Researchers began meeting with community members in Cambodia in preparation of enrolling sex workers in the HIV tenofovir trial for PrEP in 2003. At this time, organizations that assisted sex workers were treated like pariahs by many established HIV organizations. This was because the President's Emergency Plan for AIDS Relief (PEPFAR) prohibited funding to any group that did not have a policy explicitly prohibiting prostitution and sex trafficking.2
Some non-governmental organizations (NGOs) thought the PrEP trials were connected to the U.S. Agency for International Development (USAID). And they feared USAID would restrict their funding if they assisted researchers with tenofovir PrEP trials. This fear also made them suspicious of researchers' motives.2
The situation was made worse by communication problems. For instance, the people attending community meetings to discuss the trials did not have basic research literacy, and the information presented was not presented as simply as needed.
Community members were particularly concerned about how future access to care and antiretroviral therapy (ART) would be assured to seroconverters.
As community discussions progressed, the community members representing sex workers decided to ask that participants be given long-term insurance protection to offset the risk of a side effect from tenofovir that would impact their ability to work. They also decided that the clinical trials should pay them more than the study compensation incentive of $3 per month for their participation.
As a result of their concerns and the publicity they sought to express their disagreement with parts of the trial, the Cambodian government cancelled the trial, and in August, 2004, all work stopped.

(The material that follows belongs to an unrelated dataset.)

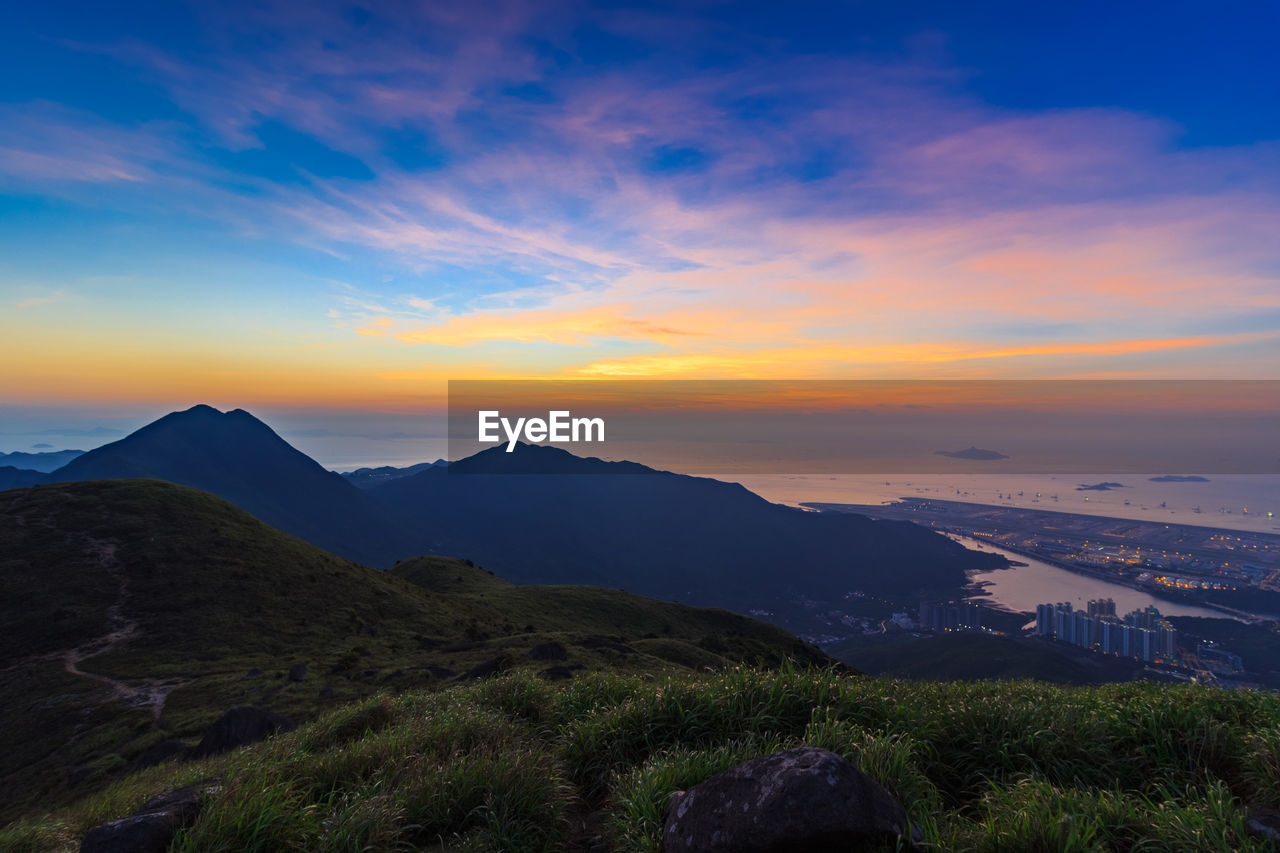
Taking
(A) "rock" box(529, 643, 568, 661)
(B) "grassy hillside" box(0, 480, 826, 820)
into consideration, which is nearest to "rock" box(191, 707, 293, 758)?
(B) "grassy hillside" box(0, 480, 826, 820)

The experience proved costly and led to setbacks to PrEP research, but HIV investigators learned that community engagement and trust-building were extremely important to the success of their work.
"Our informed consent process can take a half day or more since some HIV trials are so complex with screening, informed consent, and behavioral interviews," MacQueen says.
"If you don't really talk to people and listen to them and understand what they think, then all of your best intentions can go haywire," she says.
And the best way to ensure this level of understanding is to build research literacy in communities that are targeted for HIV research. This is one of the 10 key principles in the GPP guidelines.
"It should be one of the most important principles because you can't expect to work with communities and have conversations with them if you haven't educated them enough so that they can understand how research is done," Miller says.
References
- Good participatory practice guidelines for biomedical HIV prevention trials. Published by the AIDS Vaccine Advocacy Coalition (AVAC) of New York, NY, and the Joint United Nations Program on HIV/AIDS (UNAIDS);2007:1-68. Available online: http://data.unaids.org/pub/Manual
- Forbes A, Mudaliar S. Preventing prevention trial failures: A case study and lessons for future trials from the 2004 Tenofovir trial in Cambodia. 2007:1-54. Published on-line: www.global-campaign.org/clientfiles/Cambodia.pdf.